Разве трупу не все равно, сколько раз в него выстрелят.
- Я люблю тебя, - наконец медленно ответил король, не отводя пристального, колдовского взгляда. - Но Велир, со временем любовь порой изменяется. Так, как было… Уже не будет. Мы оба изменились.
- Да, мы оба изменились, - собрав все силы, знахарь поднял глаза, и в его сердце застрял огромный ржавый меч. Константин был так близко, каждая любимая черта - вот она, протяни руку, коснись, ведь еще недавно было можно… - И я теперь выбираю себя, понятно? Мне хреново в твоем дворце, мне хреново на этом юге, я терпеть не могу это море, мне нечего здесь делать, я нужен в своей деревне. И я еду туда. Ты не имеешь права держать меня. Я не ненужная бирюлька, с которой дите когда-то любило играть, потом забросило, а теперь, когда пригрозили отнять, стала нужна!
Губы Константина дрогнули, как будто он хотел что-то сказать, но он смолчал.
Велир резко встал, сбрасывая с себя тонкую вуаль присутствия Константина, его тяжелый взгляд, его тепло, звук дыхания, стук его сердца, которым теперь стучало сердце самого Велира, даже со ржавым обломком меча в нем по самую рукоять, сбрасывая его любовь, которая растаяла в Рилиандиле, как снег в тепле Релена.
Если бы свою любовь и память о ней можно было бы сбросить так же.
Если Иван что и узнал, то ничем не показал этого. Только лицо потемнело да упало так, что будь Велиру хотя бы на йоту менее больно, он того и гляди, остался бы.
- Веля, ты приезжай…
Знахарь только головой покачал.
- Уж лучше вы к нам.
Иван слабо улыбнулся. Прижал Велира к груди еще раз. Тот вспомнил некстати, как лорд Канард, главнокомандующий и первый советник короля, впервые появился на его пороге - грязный от печной сажи, худой и измотанный, одетый в сраку, с младенцем на руках и взглядом затравленной псины.
Что ж, доброта, проявленная тогда, еще долго Велиру помогала. Не на что жаловаться.
Василь что-то понял или почувствовал. Прощаясь с Велиром, он прошипел:
- Ненавижу его, бать. Ублюдок.
- Тихо ты, - Велир сжал плечи сына крепче. - Нельзя так про короля. Смотри, чтобы не услыхал.
Василь зыркнул на шпили Рилиандила коротко и зло.
- А то че, вырвет язык мне? Не променяли мы с тобой шило на мыло часом, бать, а?
В отвешенном сыну подзатыльнике не было ни силы, ни чувства. Василь дернул упрямой башкой.

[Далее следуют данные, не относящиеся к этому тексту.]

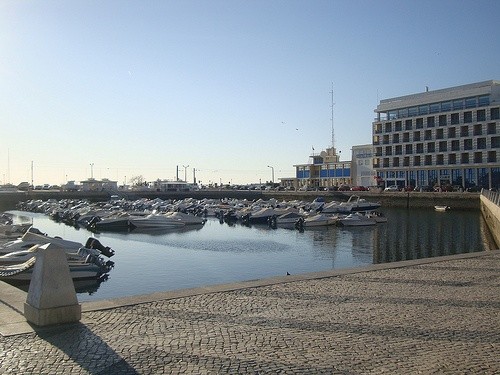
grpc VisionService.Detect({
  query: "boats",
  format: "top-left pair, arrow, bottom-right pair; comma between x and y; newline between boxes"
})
0,193 -> 390,264
433,205 -> 451,211
0,236 -> 116,281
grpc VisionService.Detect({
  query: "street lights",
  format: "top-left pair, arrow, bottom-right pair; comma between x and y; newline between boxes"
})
89,163 -> 94,181
267,166 -> 274,188
183,164 -> 190,191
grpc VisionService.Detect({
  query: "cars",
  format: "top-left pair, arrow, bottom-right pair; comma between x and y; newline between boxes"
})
232,183 -> 481,193
489,186 -> 500,192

- Тут сиди, нехуй дурью маяться, - Велир отстранился от объятия, взял Василя за плечи. - В глаза мне смотри, идиот! Тут выучишься, человеком станешь. Максу помощь нужна. Понял? Не дури. Увижу в Ислере, не посмотрю, что ты взрослый, при всей честной деревне спущу штаны и розгой отхожу! И язык свой тут придержи, здесь тебе не дырища навроде Ислера, тут и у стен есть уши! Учись давай, да работай, не позорь меня.
Василь поджал губы и вперился взглядом в свои пыльные башмаки. Поковырял носком землю. Кивнул.
Выехав из столицы, Велир ощупал грудь. Обломок меча встрял слишком глубоко. Ни нащупать, ни вынуть теперь, даже если отворить грудную клетку лекарским ножом.
Лето в Ислере в тот год выдалось холодное. У Велира было работы невпроворот. Велир не жаловался.